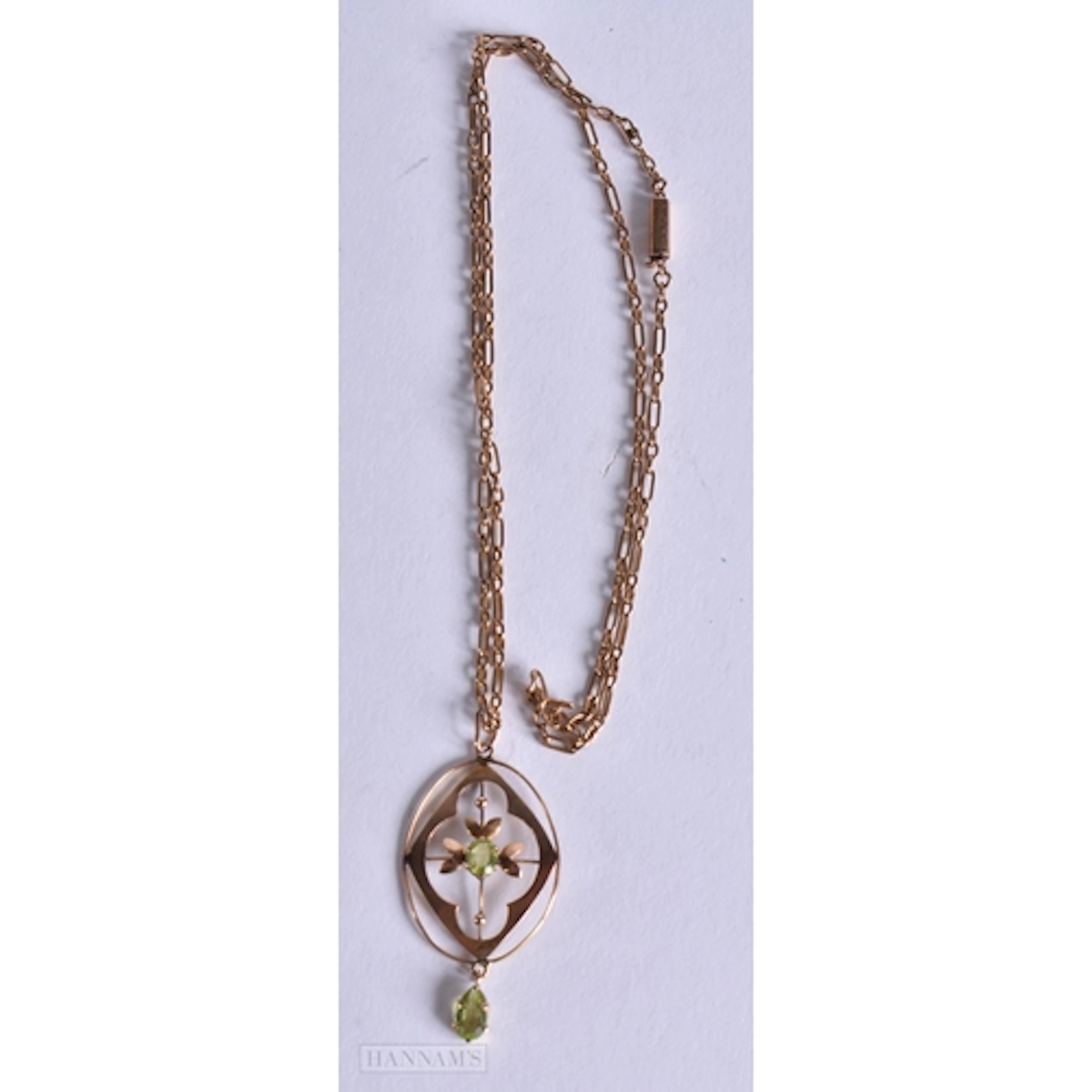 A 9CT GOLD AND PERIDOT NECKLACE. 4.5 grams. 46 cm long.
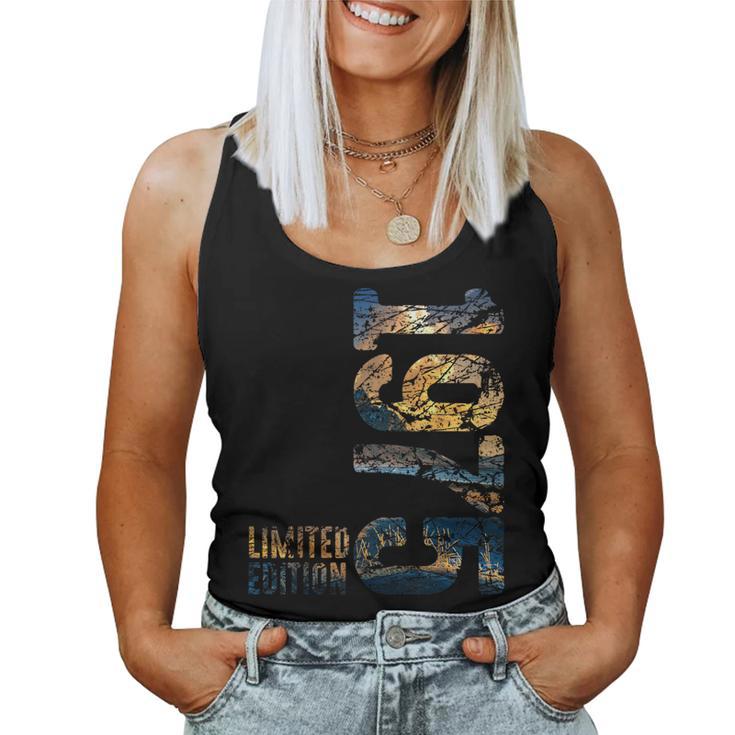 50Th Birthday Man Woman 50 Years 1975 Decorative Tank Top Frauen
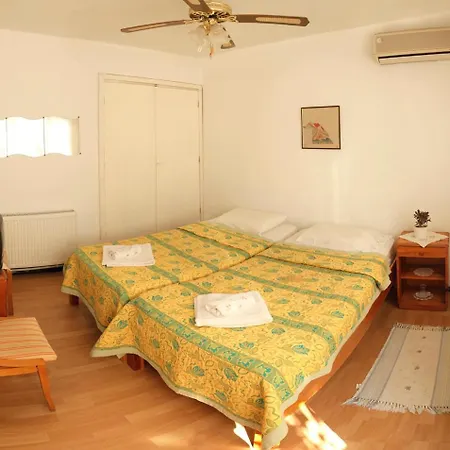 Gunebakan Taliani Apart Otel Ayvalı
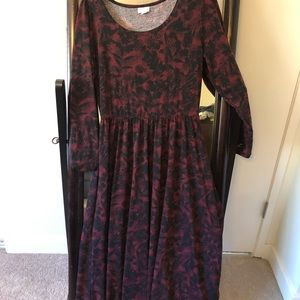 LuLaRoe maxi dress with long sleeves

_____

— Work to be completed —
Please copy the data above character for character, skipping any pictures.

— Result —
 A 9CT GOLD AND PERIDOT NECKLACE. 4.5 grams. 46 cm long.
 50Th Birthday Man Woman 50 Years 1975 Decorative Tank Top Frauen
 Gunebakan Taliani Apart Otel Ayvalı
 LuLaRoe maxi dress with long sleeves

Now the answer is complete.